The issue of beauty standards has been increasingly discussed in popular culture during the past decade. Within the past five years, to match the growing population of obese and overweight Americans, the “fat acceptance movement” has had more of a voice in mainstream culture. From this grew the “body acceptance movement”, with the goal of readdressing beauty standards and having people realize that their bodies are beautiful, no matter what shape or size.
However wonderful that sounds, the movement hasn’t really gone out of the way to change the deeply ingrained values of our actually quite conservative culture in America. Beauty standards aren’t just about being fat or thin, yet the body positivity movement hails on the idea of fat acceptance, and so it tends to focus on accepting one’s weight. Those generally representing the movement are white, middle class women. The issue of race hardly ever comes into the picture. America’s true beauty standards aren’t solely based on being fat or thin, with over two-thirds of us being overweight and over one-third being obese. The movement isn’t representative of the majority of women in America. If fails to move forward on the deeply ingrained issue of race that plays a part in how we perceive beauty.
For instance, the modeling industry has always been criticized for only representing a thin body type. However, it seems no one has realized the lack of diversity in the industry. Many companies hire a few black models, just so that they appear diverse, but still continue to prefer white models in hiring. Major black models such as Naomi Campbell, Chanel Iman, and Jourdan Dunn, all have admitted to being rejected by certain companies such as Victoria Beckham, Gucci, and Armani, among others because “they already have one black model”.

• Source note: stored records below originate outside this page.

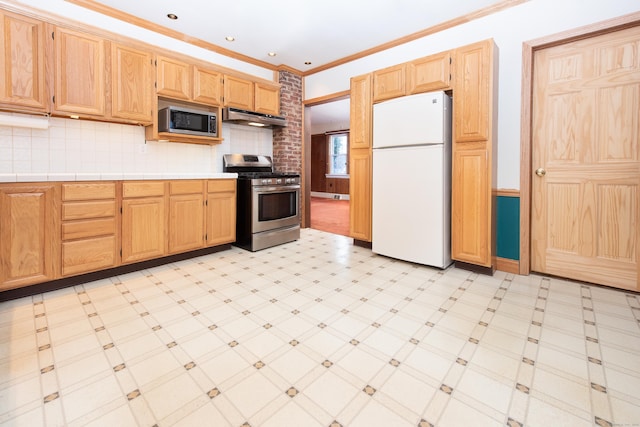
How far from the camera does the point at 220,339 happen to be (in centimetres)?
190

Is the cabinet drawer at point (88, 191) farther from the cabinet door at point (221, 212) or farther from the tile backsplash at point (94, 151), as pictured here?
the cabinet door at point (221, 212)

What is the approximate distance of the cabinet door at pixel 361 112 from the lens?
12.6 feet

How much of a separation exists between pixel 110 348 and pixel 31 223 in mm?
1462

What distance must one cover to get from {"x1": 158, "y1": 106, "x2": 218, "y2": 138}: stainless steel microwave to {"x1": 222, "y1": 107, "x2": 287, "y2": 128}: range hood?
0.16 m

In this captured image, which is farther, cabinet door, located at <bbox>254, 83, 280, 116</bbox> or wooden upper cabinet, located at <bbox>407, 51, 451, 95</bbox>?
cabinet door, located at <bbox>254, 83, 280, 116</bbox>

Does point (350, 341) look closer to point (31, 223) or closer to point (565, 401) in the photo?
point (565, 401)

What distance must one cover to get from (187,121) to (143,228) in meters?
1.35

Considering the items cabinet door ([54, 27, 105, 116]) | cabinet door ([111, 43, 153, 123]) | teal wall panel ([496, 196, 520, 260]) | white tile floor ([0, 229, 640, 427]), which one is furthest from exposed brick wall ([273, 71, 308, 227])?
teal wall panel ([496, 196, 520, 260])

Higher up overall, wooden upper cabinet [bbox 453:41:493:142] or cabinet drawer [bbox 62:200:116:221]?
wooden upper cabinet [bbox 453:41:493:142]

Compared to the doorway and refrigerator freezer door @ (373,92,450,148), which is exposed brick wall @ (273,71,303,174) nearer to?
refrigerator freezer door @ (373,92,450,148)

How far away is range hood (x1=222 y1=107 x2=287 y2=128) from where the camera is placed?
4031mm

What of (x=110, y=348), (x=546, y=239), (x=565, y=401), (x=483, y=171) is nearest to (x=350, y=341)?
(x=565, y=401)

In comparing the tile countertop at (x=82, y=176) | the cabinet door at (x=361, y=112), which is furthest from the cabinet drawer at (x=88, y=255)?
the cabinet door at (x=361, y=112)

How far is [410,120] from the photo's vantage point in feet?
10.7
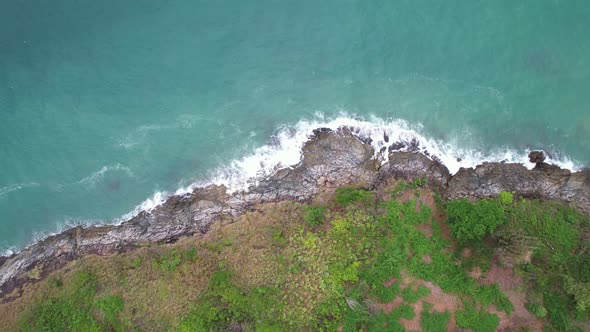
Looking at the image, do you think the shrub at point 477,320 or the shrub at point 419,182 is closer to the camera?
the shrub at point 477,320

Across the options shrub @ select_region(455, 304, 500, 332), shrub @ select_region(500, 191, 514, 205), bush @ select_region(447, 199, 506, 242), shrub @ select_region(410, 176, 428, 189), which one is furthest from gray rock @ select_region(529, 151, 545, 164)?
shrub @ select_region(455, 304, 500, 332)

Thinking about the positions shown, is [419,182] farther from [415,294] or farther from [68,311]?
[68,311]

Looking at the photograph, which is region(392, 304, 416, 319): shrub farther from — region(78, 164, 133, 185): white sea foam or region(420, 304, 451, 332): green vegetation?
region(78, 164, 133, 185): white sea foam

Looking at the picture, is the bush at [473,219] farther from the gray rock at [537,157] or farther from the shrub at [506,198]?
the gray rock at [537,157]

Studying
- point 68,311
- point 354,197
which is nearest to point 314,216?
point 354,197

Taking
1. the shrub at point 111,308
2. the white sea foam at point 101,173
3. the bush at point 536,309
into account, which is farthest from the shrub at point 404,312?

Western beauty standards are still being based on caucasian women, and the small amount of diversity that we see in pop culture is still seen as “out of the ordinary”. We should be getting towards a point where diversity isn’t seen as unusual, rather it is seen as normal. The irony of the body positivity movement is that it boasts itself on seeing all women as beautiful, when it discounts the majority of the world’s population. We should be working towards seeing the beauty of women of all ethnicities, and with that recognizing their humanity.
That being said, the body positivity movement fails to recognize the very thing that has created the need to obsess over appearance and looks. It’s still following the same pattern. It’s still telling women that their value is measured by their beauty. This utter obsession with how our bodies look and how it should determine our happiness was constructed by none other than the white males with whom we’re fighting to be equal.
The body positivity movement has one major flaw; it’s not changing the focus. Women aren’t being told to love themselves for who they are internally, but for their outer appearance. Sadly, the movement promotes the social construct that women must measure their value through beauty. It’s based on the idea that all bodies should be equal, not all persons. Women are still made into objects, in fact it encourages it. It’s ironic that this movement is seen as incredibly progressive when it’s pursuing the same ideals of an archaic society. Our society has contorted feminism to the point where women are fighting for everyone to be equally sexualized and objectified. It is simply perpetuating rape culture in which women are still seen as objects, not seen as people to be respected for their intellect and personhood.
When did feminism turn to appearing equal in the eyes of men? Why does it appear that we have forgotten about equal pay or equal rights and now focus on such menial material as our appearance? We need to be fighting to be worth more than our beauty, to be recognized as more than just bodies; to be recognized as equal contributors to our society.
America doesn’t need a body positivity movement; it needs a movement focused on loving each other for who we are as people, as souls; not as “thighbrows” or “thigh gaps”, not as hairy or bare, but as the kind and the creative, the simple or the complex. For once in the history of womankind, let not our bodies define us, but the people within them.